> _TUGAS YANG DIKERJAKAN_: Tuliskan ulang tanpa perubahan bagian teks tentang bayi yang bisa berbicara dari "Kisah 4 Bayi" sampai "keshahihan hadits tersebut.".

> _POTONGAN TEKS_:
Dinukil oleh Abul-Hartis dari islamqa.info

Thursday, December 13, 2012

Kisah 4 Bayi yang Bisa Berbicara


Tanya :

"Assalamu’alaikum warahmatullahi wabarakatuh
Ustadz yang ingin tanya tentang kisah bayi yang dapat berbicara selain Nabi Isa Alaihissalam, saya ingin tahu seperti apa kisahnya dan bagaimana dengan tingkat keshahihan hadits tersebut.
Jazakallahu khairan."

Dedy
[dysar06@yahoo.co.id]

Jawab :
"Wa'alaikumussalam warahmatullahi wabarakatuh.

Sepanjang pengetahuan kami, ada 4 bayi yang tersebut dalam hadits bisa berbicara, yaitu:

1. Isa bin Maryam 'alaihissalam.
2. Bayi dalam kisah Juraij si ahli ibadah.
3. Bayi yang sedang menyusu kepada ibunya.
4. Bayi yang akan dilempar ke dalam api.

> _DATA YANG DIBERIKAN_:
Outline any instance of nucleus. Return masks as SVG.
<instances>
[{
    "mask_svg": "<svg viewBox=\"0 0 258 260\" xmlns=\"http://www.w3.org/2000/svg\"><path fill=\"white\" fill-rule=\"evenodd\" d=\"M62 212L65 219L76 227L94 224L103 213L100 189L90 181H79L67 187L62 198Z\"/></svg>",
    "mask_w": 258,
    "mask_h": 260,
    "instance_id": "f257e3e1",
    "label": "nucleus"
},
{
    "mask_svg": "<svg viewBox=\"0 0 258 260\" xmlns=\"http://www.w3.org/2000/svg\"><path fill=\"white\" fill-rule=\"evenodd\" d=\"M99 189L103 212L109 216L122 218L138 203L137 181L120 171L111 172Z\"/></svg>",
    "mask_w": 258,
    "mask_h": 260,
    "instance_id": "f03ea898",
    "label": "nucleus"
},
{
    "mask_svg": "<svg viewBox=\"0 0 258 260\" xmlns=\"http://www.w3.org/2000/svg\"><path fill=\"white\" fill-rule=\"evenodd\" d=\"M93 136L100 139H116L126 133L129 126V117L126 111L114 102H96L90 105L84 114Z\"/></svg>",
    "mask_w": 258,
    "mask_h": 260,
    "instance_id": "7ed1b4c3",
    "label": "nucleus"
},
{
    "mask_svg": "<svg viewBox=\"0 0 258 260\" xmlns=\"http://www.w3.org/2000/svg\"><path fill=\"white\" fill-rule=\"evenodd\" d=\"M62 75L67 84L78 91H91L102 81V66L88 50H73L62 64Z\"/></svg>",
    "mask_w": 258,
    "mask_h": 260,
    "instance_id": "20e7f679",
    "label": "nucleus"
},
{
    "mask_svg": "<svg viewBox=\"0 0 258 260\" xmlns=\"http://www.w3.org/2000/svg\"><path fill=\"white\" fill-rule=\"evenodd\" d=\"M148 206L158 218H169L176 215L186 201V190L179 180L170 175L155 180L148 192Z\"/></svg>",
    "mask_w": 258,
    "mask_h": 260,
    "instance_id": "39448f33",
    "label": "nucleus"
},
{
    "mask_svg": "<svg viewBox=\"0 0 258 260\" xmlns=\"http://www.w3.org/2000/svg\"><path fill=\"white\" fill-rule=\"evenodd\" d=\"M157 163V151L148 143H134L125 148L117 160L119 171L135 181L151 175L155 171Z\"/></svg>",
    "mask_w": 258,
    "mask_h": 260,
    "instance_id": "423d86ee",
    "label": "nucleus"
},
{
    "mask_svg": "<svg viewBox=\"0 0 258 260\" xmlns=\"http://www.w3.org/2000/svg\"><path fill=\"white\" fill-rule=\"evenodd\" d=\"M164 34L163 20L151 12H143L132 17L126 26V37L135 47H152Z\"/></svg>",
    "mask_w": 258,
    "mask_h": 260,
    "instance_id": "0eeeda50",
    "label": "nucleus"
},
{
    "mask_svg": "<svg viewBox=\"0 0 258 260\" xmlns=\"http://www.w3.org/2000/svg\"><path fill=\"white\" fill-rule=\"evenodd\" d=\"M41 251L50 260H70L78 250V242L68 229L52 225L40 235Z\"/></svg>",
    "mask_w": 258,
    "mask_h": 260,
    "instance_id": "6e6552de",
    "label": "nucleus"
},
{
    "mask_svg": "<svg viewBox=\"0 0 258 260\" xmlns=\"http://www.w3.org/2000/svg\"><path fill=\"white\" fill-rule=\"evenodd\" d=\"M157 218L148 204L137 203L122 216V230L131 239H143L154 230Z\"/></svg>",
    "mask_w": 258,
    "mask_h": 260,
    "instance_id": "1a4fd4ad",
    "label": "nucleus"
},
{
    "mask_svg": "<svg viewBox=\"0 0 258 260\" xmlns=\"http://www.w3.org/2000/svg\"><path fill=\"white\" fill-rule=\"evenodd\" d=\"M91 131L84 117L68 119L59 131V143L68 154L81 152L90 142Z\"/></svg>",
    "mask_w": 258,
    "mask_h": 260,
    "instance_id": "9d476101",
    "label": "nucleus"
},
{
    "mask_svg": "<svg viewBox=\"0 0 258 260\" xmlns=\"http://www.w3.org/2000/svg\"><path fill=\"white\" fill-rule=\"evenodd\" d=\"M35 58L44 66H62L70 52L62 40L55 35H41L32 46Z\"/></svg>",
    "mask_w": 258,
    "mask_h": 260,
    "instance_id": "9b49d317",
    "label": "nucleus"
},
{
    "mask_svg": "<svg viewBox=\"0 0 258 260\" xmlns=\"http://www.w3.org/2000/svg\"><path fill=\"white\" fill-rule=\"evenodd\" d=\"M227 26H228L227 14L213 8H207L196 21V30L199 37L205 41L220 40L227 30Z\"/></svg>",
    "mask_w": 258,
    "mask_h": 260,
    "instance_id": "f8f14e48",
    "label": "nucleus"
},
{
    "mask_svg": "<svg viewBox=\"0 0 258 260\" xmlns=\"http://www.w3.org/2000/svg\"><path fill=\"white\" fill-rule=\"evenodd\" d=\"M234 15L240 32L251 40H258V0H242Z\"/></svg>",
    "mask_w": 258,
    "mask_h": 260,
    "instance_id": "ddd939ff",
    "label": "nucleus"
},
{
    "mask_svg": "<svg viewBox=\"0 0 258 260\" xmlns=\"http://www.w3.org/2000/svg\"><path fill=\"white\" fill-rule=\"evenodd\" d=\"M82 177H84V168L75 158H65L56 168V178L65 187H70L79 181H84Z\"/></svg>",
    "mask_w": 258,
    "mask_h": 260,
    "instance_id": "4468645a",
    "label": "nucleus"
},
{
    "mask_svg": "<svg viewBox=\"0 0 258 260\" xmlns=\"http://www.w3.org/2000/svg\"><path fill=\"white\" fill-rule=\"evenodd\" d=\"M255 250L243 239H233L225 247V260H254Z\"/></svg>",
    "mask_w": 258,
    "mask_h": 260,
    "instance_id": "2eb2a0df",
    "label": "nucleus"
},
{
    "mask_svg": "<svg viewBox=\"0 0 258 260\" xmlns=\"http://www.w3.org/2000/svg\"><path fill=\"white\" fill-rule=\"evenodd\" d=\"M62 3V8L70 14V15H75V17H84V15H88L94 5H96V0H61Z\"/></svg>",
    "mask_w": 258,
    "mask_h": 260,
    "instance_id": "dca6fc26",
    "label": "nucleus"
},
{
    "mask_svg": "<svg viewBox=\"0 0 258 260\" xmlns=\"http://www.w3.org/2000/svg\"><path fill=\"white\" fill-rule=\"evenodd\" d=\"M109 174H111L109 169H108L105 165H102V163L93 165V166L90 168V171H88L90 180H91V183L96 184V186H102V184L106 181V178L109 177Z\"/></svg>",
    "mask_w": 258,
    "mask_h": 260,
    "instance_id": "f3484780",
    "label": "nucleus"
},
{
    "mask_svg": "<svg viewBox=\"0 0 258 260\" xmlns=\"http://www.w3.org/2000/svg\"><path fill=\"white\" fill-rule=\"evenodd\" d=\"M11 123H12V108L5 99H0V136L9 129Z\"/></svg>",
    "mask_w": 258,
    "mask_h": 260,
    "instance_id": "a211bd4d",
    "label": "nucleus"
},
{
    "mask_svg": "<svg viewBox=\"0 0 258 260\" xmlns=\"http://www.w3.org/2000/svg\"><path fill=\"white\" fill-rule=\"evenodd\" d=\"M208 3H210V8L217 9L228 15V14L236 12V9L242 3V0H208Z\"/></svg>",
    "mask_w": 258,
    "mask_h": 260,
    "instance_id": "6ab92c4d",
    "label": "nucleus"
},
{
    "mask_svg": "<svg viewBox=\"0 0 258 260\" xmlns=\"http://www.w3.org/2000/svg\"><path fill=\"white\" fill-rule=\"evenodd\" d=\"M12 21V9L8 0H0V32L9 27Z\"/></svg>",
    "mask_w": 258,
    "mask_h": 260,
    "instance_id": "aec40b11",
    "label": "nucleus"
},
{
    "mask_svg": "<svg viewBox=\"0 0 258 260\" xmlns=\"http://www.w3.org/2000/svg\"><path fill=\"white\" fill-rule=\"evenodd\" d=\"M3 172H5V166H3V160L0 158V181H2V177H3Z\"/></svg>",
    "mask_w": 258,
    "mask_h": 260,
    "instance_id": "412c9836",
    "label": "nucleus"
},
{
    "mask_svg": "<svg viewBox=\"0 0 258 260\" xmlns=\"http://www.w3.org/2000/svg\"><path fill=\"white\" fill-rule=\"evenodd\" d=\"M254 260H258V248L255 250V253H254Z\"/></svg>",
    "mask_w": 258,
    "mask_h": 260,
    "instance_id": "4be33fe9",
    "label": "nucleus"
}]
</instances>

> _PENYELESAIAN TUGAS_:
Kisah 4 Bayi yang Bisa Berbicara


Tanya :

"Assalamu’alaikum warahmatullahi wabarakatuh
Ustadz yang ingin tanya tentang kisah bayi yang dapat berbicara selain Nabi Isa Alaihissalam, saya ingin tahu seperti apa kisahnya dan bagaimana dengan tingkat keshahihan hadits tersebut.